(Stored entries)

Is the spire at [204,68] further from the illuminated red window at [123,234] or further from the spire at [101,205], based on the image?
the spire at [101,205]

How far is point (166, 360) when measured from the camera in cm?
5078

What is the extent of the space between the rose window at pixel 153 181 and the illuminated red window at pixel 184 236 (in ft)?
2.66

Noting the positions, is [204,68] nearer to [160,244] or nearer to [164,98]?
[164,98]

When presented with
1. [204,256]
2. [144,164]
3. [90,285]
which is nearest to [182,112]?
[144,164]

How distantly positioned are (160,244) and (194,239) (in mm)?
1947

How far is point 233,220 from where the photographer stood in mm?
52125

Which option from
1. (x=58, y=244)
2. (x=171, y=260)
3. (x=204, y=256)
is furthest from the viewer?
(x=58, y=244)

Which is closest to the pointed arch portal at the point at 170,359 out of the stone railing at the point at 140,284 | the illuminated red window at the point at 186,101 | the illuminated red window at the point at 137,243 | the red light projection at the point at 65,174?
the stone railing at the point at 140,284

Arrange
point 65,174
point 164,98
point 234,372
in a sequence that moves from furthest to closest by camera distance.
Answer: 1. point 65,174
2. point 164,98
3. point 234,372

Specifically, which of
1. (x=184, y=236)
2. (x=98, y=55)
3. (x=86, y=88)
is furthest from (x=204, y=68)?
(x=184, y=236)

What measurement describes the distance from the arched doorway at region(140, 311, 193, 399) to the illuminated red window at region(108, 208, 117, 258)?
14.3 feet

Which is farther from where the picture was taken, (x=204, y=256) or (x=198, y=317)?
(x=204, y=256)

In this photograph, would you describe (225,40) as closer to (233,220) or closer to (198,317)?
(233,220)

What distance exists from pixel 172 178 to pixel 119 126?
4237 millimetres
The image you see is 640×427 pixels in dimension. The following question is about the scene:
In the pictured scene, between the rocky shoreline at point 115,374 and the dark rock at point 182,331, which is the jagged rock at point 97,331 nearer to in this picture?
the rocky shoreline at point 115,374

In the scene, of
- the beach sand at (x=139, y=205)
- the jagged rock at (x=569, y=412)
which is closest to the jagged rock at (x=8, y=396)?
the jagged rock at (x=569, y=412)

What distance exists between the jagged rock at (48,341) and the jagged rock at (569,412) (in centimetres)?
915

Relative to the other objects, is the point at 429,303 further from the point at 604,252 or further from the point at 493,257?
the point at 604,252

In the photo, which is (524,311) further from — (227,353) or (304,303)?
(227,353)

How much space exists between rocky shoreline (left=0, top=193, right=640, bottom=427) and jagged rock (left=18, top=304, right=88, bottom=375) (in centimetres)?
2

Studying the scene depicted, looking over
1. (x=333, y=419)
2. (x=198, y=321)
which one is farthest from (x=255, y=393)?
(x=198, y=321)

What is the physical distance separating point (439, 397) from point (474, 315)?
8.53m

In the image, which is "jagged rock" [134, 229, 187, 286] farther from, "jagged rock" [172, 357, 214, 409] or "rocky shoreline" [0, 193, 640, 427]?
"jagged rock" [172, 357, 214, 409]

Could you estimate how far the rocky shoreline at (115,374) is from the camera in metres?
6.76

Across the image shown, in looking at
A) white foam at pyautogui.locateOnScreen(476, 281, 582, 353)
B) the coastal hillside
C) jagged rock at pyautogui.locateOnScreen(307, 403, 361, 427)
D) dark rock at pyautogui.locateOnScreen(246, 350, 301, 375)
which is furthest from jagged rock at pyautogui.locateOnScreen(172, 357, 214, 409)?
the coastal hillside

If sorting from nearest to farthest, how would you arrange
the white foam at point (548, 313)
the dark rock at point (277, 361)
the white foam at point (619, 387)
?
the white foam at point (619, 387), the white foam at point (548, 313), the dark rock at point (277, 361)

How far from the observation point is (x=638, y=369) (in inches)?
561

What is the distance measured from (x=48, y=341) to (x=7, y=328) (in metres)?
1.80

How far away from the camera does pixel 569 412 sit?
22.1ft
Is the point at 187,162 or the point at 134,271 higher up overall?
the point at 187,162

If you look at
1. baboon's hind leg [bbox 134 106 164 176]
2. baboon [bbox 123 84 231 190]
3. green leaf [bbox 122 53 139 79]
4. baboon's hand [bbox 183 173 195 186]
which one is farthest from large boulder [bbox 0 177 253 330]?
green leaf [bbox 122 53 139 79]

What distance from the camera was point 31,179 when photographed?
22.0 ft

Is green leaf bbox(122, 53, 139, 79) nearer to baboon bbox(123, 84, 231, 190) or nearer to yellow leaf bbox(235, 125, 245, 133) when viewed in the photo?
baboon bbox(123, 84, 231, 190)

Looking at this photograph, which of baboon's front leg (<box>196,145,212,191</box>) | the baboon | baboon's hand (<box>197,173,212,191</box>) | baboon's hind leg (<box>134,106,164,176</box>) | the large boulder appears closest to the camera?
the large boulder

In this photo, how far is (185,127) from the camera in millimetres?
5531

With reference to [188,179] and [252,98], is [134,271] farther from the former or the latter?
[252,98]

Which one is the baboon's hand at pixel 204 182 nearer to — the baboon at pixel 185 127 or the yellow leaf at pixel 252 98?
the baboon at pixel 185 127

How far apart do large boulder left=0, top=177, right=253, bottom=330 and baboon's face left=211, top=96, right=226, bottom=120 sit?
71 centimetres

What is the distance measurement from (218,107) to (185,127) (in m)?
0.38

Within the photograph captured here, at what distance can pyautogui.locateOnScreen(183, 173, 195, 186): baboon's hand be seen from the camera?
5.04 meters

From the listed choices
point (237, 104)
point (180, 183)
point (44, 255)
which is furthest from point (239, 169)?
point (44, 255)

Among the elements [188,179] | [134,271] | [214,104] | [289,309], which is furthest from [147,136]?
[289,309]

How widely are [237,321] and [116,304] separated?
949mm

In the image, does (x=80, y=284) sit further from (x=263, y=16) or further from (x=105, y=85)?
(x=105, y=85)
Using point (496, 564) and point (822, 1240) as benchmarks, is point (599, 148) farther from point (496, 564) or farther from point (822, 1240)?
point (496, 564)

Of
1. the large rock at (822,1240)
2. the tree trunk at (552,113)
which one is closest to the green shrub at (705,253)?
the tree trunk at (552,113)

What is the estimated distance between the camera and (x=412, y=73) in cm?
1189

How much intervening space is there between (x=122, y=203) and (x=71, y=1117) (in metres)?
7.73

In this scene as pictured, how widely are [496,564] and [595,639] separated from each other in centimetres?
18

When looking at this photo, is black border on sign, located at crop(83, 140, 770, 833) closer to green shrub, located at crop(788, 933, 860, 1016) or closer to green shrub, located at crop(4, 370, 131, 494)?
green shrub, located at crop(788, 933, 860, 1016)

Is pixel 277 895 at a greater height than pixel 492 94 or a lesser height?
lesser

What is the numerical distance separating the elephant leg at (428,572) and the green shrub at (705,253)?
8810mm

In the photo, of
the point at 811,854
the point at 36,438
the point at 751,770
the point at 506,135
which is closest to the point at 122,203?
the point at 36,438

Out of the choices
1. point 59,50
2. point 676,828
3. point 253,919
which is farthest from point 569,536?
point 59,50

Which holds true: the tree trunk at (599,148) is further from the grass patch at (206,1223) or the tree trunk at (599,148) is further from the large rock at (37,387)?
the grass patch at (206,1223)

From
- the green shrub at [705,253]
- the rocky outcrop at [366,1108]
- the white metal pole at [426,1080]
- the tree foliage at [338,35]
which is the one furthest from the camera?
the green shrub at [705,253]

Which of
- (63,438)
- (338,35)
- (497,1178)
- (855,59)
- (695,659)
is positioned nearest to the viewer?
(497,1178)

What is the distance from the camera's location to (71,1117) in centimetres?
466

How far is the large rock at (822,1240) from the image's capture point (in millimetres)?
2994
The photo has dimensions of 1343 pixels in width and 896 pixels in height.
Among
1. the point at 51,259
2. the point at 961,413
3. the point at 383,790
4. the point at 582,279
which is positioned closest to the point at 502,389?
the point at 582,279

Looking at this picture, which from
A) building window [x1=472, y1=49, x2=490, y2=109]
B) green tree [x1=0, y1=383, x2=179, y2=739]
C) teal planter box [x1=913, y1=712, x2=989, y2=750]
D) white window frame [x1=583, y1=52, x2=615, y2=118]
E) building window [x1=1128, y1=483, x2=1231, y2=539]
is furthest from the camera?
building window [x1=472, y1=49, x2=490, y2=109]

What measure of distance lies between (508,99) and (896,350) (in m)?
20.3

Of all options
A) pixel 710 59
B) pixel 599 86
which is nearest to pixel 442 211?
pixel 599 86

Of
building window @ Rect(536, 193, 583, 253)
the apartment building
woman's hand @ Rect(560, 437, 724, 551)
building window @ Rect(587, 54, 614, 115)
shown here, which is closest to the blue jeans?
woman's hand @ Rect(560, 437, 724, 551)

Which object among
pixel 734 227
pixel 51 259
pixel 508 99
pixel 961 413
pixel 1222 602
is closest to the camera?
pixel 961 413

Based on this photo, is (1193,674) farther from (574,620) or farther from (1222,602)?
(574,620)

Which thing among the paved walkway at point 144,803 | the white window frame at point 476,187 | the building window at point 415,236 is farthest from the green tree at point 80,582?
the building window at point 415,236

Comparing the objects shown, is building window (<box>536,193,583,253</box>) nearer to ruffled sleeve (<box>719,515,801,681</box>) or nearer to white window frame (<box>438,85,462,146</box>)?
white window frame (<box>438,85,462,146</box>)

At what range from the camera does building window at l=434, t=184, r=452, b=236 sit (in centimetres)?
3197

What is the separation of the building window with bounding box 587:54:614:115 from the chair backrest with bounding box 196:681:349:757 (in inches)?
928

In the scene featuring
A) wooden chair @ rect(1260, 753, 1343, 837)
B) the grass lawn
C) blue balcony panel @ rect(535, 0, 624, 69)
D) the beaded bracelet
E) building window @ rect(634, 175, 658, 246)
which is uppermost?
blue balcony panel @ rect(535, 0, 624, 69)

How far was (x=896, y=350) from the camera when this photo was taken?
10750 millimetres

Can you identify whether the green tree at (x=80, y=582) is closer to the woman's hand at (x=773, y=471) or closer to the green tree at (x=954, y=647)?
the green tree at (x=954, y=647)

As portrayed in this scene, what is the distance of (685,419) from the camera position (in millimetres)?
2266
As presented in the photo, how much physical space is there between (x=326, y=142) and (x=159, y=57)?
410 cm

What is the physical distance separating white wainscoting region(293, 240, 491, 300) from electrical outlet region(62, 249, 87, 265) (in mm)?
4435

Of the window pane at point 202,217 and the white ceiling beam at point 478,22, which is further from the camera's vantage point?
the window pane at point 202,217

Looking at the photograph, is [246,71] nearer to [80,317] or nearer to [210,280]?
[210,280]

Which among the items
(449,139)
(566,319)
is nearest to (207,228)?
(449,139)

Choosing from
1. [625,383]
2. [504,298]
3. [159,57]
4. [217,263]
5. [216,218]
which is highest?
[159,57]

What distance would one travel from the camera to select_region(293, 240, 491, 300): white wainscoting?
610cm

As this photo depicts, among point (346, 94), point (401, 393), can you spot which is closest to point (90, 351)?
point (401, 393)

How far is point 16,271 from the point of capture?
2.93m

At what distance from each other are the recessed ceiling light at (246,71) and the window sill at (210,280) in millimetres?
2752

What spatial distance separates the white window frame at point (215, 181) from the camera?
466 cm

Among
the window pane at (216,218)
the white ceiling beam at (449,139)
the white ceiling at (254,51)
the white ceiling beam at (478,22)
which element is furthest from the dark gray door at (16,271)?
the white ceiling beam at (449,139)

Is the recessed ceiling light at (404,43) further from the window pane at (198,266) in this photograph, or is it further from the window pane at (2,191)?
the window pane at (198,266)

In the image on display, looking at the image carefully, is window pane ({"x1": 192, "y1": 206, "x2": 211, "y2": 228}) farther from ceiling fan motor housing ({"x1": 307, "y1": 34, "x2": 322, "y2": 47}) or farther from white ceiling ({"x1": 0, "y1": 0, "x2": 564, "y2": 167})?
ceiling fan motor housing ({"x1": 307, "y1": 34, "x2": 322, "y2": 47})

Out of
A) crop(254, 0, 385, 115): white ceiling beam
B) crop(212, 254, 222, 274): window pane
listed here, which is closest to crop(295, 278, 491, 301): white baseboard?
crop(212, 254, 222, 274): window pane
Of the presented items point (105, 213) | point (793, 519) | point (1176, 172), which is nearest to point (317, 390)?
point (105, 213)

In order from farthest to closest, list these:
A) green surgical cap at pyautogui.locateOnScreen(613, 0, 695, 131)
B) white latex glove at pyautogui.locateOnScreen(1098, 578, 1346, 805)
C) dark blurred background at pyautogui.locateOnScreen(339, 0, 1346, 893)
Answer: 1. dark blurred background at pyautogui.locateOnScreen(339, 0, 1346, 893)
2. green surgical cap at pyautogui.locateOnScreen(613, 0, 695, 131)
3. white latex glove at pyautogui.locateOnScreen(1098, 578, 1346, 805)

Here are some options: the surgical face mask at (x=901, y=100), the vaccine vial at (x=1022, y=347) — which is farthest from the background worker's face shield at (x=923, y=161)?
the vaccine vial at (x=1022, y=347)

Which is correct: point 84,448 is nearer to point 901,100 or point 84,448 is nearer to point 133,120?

• _Short exercise_
Copy out the data word for word, starting at the line that contains "Here are some" and ending with the final line of the data, both included.

• _Answer_
Here are some options: the surgical face mask at (x=901, y=100), the vaccine vial at (x=1022, y=347) — which is farthest from the background worker's face shield at (x=923, y=161)?
the vaccine vial at (x=1022, y=347)

Which is correct: point 84,448 is nearer to point 901,100 or point 84,448 is nearer to point 133,120?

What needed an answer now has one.